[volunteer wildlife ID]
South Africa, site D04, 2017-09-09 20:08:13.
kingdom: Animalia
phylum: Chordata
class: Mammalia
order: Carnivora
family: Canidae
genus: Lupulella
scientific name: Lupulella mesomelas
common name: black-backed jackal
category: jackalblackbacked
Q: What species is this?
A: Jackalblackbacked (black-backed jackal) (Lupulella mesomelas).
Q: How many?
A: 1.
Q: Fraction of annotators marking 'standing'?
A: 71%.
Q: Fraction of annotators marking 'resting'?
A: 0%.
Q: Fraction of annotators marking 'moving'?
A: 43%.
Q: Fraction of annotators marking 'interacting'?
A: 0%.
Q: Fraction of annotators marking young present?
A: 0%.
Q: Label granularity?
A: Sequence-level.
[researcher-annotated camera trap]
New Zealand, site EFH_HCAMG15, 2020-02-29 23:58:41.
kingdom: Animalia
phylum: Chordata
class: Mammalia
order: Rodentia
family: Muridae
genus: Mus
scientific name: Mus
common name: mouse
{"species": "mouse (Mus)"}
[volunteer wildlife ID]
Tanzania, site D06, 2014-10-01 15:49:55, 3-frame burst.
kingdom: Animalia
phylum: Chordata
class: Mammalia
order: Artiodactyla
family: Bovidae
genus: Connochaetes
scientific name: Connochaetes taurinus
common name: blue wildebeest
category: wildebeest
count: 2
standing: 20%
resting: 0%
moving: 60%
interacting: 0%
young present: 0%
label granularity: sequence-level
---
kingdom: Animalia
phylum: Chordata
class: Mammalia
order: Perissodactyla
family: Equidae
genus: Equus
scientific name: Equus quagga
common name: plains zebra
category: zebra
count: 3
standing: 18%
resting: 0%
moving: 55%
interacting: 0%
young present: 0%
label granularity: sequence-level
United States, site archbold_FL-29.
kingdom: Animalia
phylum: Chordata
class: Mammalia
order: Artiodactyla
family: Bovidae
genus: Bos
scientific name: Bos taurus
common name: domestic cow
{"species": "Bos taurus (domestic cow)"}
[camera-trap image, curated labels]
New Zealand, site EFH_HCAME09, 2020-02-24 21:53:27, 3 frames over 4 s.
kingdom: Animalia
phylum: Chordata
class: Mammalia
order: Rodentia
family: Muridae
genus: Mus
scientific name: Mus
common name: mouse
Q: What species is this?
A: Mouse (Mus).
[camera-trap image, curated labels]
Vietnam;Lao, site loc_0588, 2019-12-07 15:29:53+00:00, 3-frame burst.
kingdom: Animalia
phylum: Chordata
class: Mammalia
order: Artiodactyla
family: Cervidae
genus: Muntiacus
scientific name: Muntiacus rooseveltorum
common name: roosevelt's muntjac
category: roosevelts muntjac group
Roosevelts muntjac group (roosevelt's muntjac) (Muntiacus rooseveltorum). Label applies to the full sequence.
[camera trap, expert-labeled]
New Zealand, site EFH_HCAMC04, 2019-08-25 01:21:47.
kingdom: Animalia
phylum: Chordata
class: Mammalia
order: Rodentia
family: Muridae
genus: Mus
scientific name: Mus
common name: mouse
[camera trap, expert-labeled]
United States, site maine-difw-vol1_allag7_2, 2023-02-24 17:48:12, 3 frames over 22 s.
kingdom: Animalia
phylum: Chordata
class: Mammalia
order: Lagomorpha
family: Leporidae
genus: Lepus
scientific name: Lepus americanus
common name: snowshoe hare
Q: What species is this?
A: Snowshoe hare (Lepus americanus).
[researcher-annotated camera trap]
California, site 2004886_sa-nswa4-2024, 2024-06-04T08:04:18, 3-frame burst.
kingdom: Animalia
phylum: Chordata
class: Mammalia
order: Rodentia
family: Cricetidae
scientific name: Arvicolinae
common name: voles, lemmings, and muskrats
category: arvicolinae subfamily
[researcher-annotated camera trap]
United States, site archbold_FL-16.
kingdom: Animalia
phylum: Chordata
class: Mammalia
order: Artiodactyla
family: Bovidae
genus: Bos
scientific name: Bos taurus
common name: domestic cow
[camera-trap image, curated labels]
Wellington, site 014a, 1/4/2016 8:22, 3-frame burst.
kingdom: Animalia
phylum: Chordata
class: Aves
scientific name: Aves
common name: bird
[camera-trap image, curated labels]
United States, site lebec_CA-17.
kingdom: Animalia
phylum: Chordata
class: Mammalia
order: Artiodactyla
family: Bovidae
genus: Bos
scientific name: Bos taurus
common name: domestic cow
══════
Produce a word-for-word copy of everything above from the line holding "Q: Fraction of annotators marking 'standing'?" down to the line holding "Q: Label granularity?", with both of those lines kept.

Q: Fraction of annotators marking 'standing'?
A: 71%.
Q: Fraction of annotators marking 'resting'?
A: 0%.
Q: Fraction of annotators marking 'moving'?
A: 43%.
Q: Fraction of annotators marking 'interacting'?
A: 0%.
Q: Fraction of annotators marking young present?
A: 0%.
Q: Label granularity?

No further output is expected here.